Adding energy minimization strategy to peptide-design algorithm enables better search for RNA-binding peptides: Redesigned λ N peptide binds boxB RNA

Abstract

Our previously developed peptide-design algorithm was improved by adding an energy minimization strategy which allows the amino acid sidechains to move in a broad configuration space during sequence evolution. In this work, the new algorithm was used to generate a library of 21-mer peptides which could substitute for λ N peptide in binding to boxB RNA. Six potential peptides were obtained from the algorithm, all of which exhibited good binding capability with boxB RNA. Atomistic molecular dynamics simulations were then conducted to examine the ability of the λ N peptide and three best evolved peptides, viz. Pept01, Pept26, and Pept28, to bind to boxB RNA. Simulation results demonstrated that our evolved peptides are better at binding to boxB RNA than the λ N peptide. Sequence searches using the old (without energy minimization strategy) and new (with energy minimization strategy) algorithms confirm that the new algorithm is more effective at finding good RNA-binding peptides than the old algorithm. © 2016 Wiley Periodicals, Inc.

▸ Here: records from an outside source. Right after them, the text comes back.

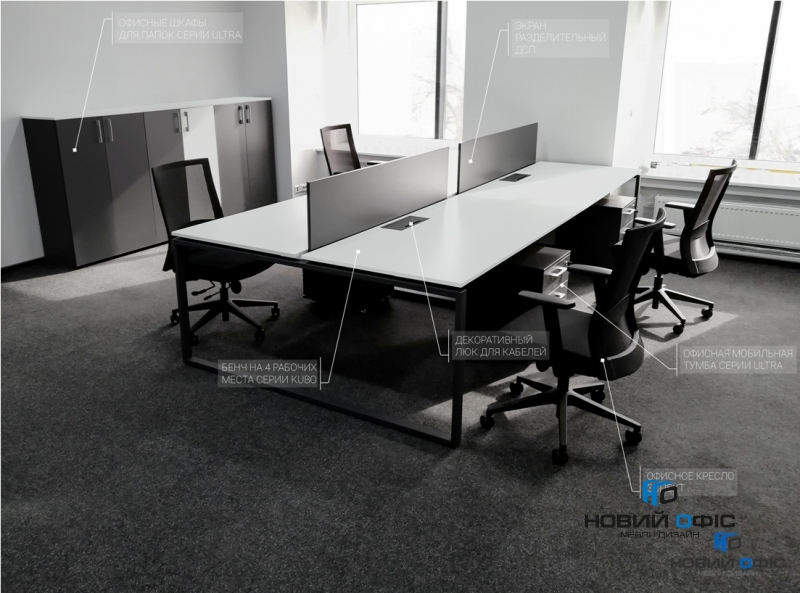 Офисный стол на 4 человека 280х75х140 kqd-2814 | Фото - 7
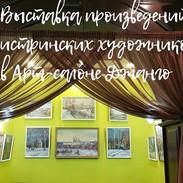 Выставка -продажа произведений истринских художников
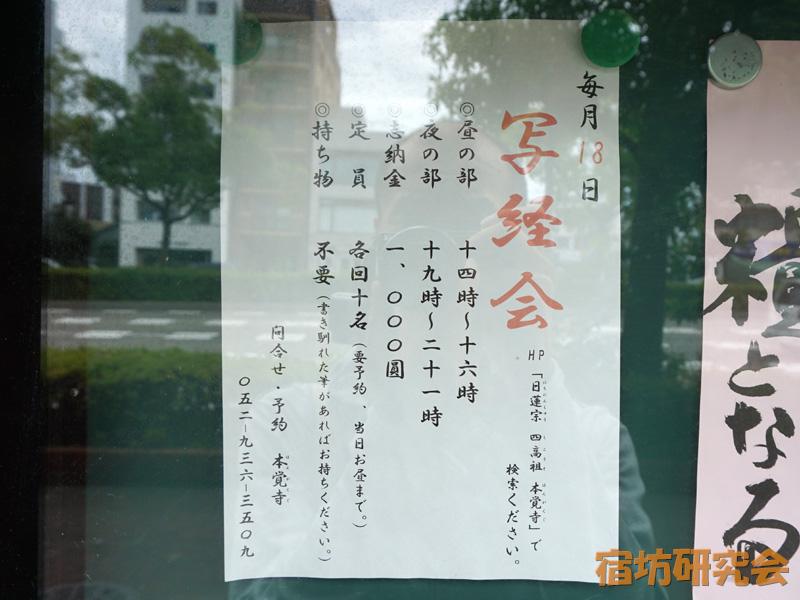 本覚寺の写経会案内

Keywords: RNA tethering; RNA-binding peptide; energy minimization strategy; peptide-design algorithm; λ N peptide-boxB RNA.

Figure 1

Structure of the complex formed by λ N(2-22) peptide and boxB RNA hairpin based on PDB ID: 1QFQ showing the RNA (green ribbon), the peptide (orange ribbon), the positively charged amino acids (blue) and the negatively charged amino acids (red). The other nucleotides and amino acids are not shown for clarity. The secondary structure of the 15-mer nutR boxB RNA hairpin is shown in the box on the left. The primary sequence of λ N peptide from aspartate (D) at site 2 to asparagine (N) at site 22 is shown in the box on the top.

Figure 2

The flow sheet for the search algorithm.

Figure 3

Block diagram showing the energy minimization strategy to determine optimal sidechain configuration for one amino acid repacking.

Figure 4

The profiles of score vs. number of evolution steps during the sequence evolution for the six λ N(2-22) peptide-boxB RNA complexes.

Figure 5

Pept01 binds to boxB RNA with high affinity. (a) The binding structure of Pept01 and boxB RNA obtained from search algorithm showing the peptide backbone (orange ribbon) and the ribose-phosphodiester backbone (green ribbon). Several key residues and nucleotides are specified in blue and red colors, respectively. The table on the right characterizes the contributions of the different binding modes for the Pept01-boxB RNA complex. (b) Individual contributions of each nucleotide to the inter-chain VDW, inter-chain ELE+EGB, and GBSUR. (c) Individual contributions of each amino acid to the inter-chain VDW, inter-chain ELE+EGB, and GBSUR.

Figure 6

Pept26 binds to boxB RNA with high affinity. (a) The binding structure of Pept26 and boxB RNA obtained from search algorithm. The table on the right characterizes the contributions of the different binding modes for the Pept26-boxB RNA complex. (b) Individual contributions of each nucleotide to the inter-chain VDW, inter-chain ELE+EGB, and GBSUR. (c) Individual contributions of each amino acid to the inter-chain VDW, inter-chain ELE+EGB, and GBSUR.

Figure 7

Pept28 binds to boxB RNA with high affinity. (a) The binding structure of Pept28 and boxB RNA obtained from search algorithm. The table on the right characterizes the contributions of the different binding modes for the Pept28-boxB RNA complex. (b) Individual contributions of each nucleotide to the inter-chain VDW, inter-chain ELE+EGB, and GBSUR. (c) Individual contributions of each amino acid to the inter-chain VDW, inter-chain ELE+EGB, and GBSUR.

Figure 8

Atomistic MD simulation studies of the binding of (a) the λ N(2-22) peptide, (b) Pept01, (c) Pept26 and (d) Pept28 with boxB RNA. The profile of RMSD vs. time was shown on the left side of each sub-picture to assure that our simulations reach conformational equilibrium. The binding structure of the peptide and boxB RNA was shown on the right side of each sub-picture, which was extracted as a structural representative by performing cluster analysis for the last 5-ns trajectory. The RNA is represented by the green ribbon. The peptide is represented by the orange ribbon, with the positively charged amino acids in blue and the negatively charged amino acids in red.

Figure 9

Comparison of sequence evolution between the old and the new search algorithms. The profiles of the score vs. the number of evolution steps are plotted.